Je m’en irai avec les vikings,
Je me tiendrai à la proue[1],
Je piloterai une superbe embarcation,
Je ferai route vers la place de débarquement[2]
Et j’abattrai des hommes coup sur coup.

À l’âge de douze ans, Egil était d’une taille tellement robuste qu’il n’y avait guère d’hommes, si grands et si vigoureux fussent-ils, qu’il ne réussît à vaincre dans les jeux. L’hiver où il atteignit sa douzième année, il fréquentait beaucoup les jeux. Thord, fils de Grani, avait alors vingt ans et était, lui aussi, d’une force remarquable. Il arrivait fréquemment, vers la fin de l’hiver, qu’Egil et Thord se trouvaient tous les deux postés vis-à-vis de Skallagrim. Or, un jour, alors que l’hiver touchait à sa fin, un jeu de balle eut lieu à Borg, dans le Sud, au pays de Sandvik, Thord et son ami étaient, pendant le jeu, placés en face de Skallagrim. Ce dernier se fatigua à lutter contre eux et il eut le dessous. Cependant, au soir, après le coucher du soleil, cela commençait à tourner mal pour ses adversaires. Grim alors devint tellement fort[3] qu’il saisit Thord et le jeta par terre avec tant de violence que celui-ci fut totalement paralysé et rendit l’âme aussitôt. Ensuite il voulut mettre la main sur Egil. Skallagrim avait une servante du nom de Thorgerd Brak. Elle avait élevé Egil, quand il était enfant. Elle était résolue, forte comme un homme et très experte en magie. Brak s’écria : « Tu exerces donc ta rage, Skallagrim, contre ton fils ! »

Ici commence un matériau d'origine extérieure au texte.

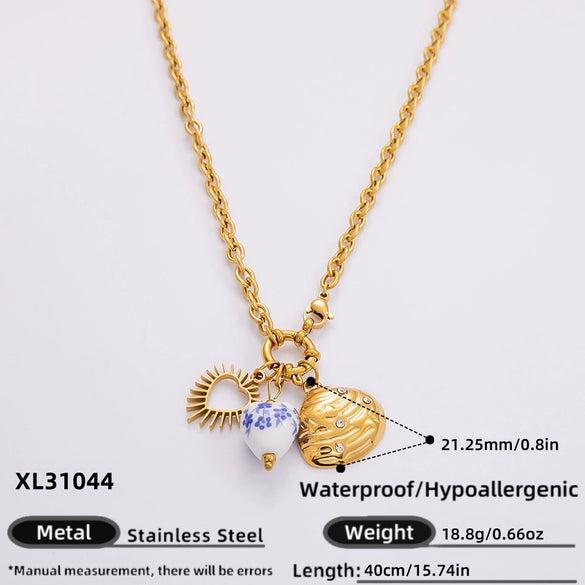 Handmade Women's Stainless Steel Heart Pendant Necklace With 18K Gold Electroplated Finish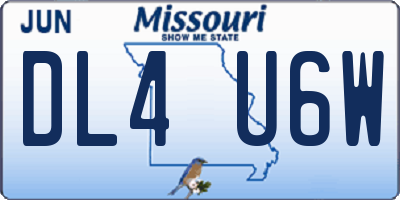 MO license plate DL4U6W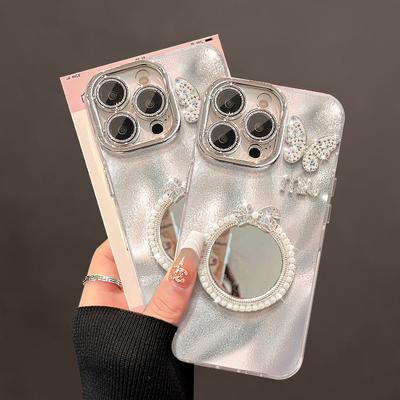Flash Diamond Butterfly Pearl Round Mirror Suitable for Apple 16 Mobile Phone Case 15 Bracelet 14 High-end Feeling 13 All Inclusive 11 Women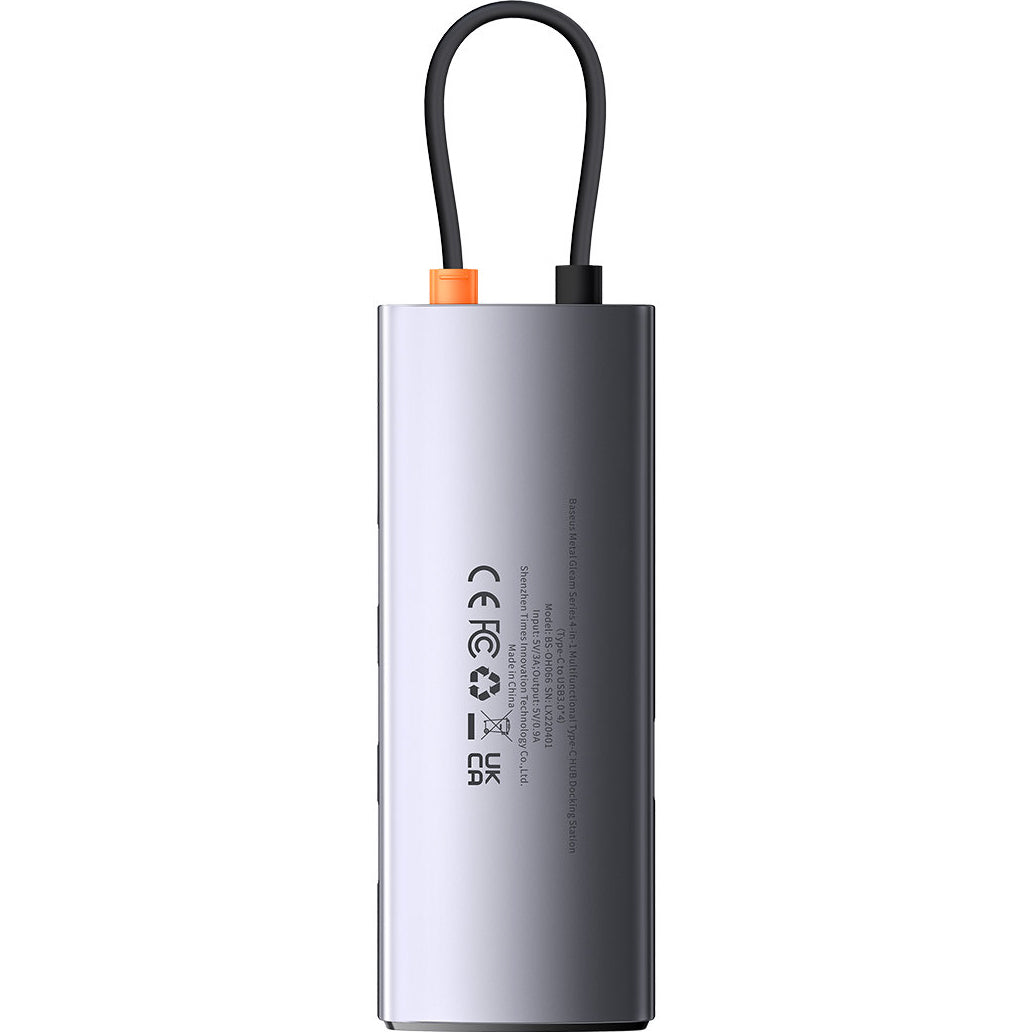 Hub USB-C Baseus Metal Gleam, 4 x USB-A 3.0, Szary WKWG070013
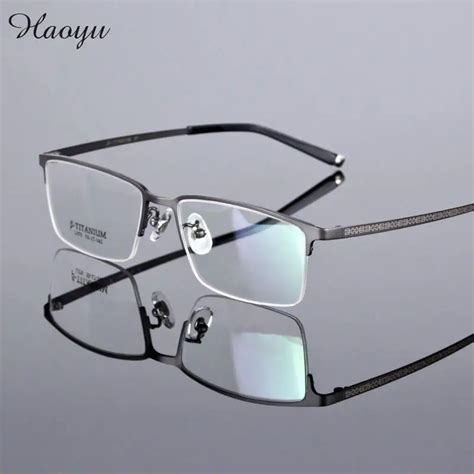 haoyu Fashion Men pure Titanium Eyeglasses Frames Men Brand Titanium Eyeglasses Gold Frame With ...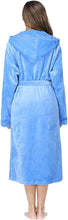 Load image into Gallery viewer, Plush Blue Fleece Hooded Long Sleeve Women&#39;s Robe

Skallagrim alors lâcha Egil pour s’en prendre à elle ; mais elle

  1. C’est-à-dire au poste d’honneur et de combat.
  2. Pour se livrer à la piraterie en pays étranger.
  3. La fureur poussée au paroxysme opérait chez lui une véritable transformation physique. Comme son père Kveldulf, il sentait, à la nuit tombante, ses forces grandir démesurément.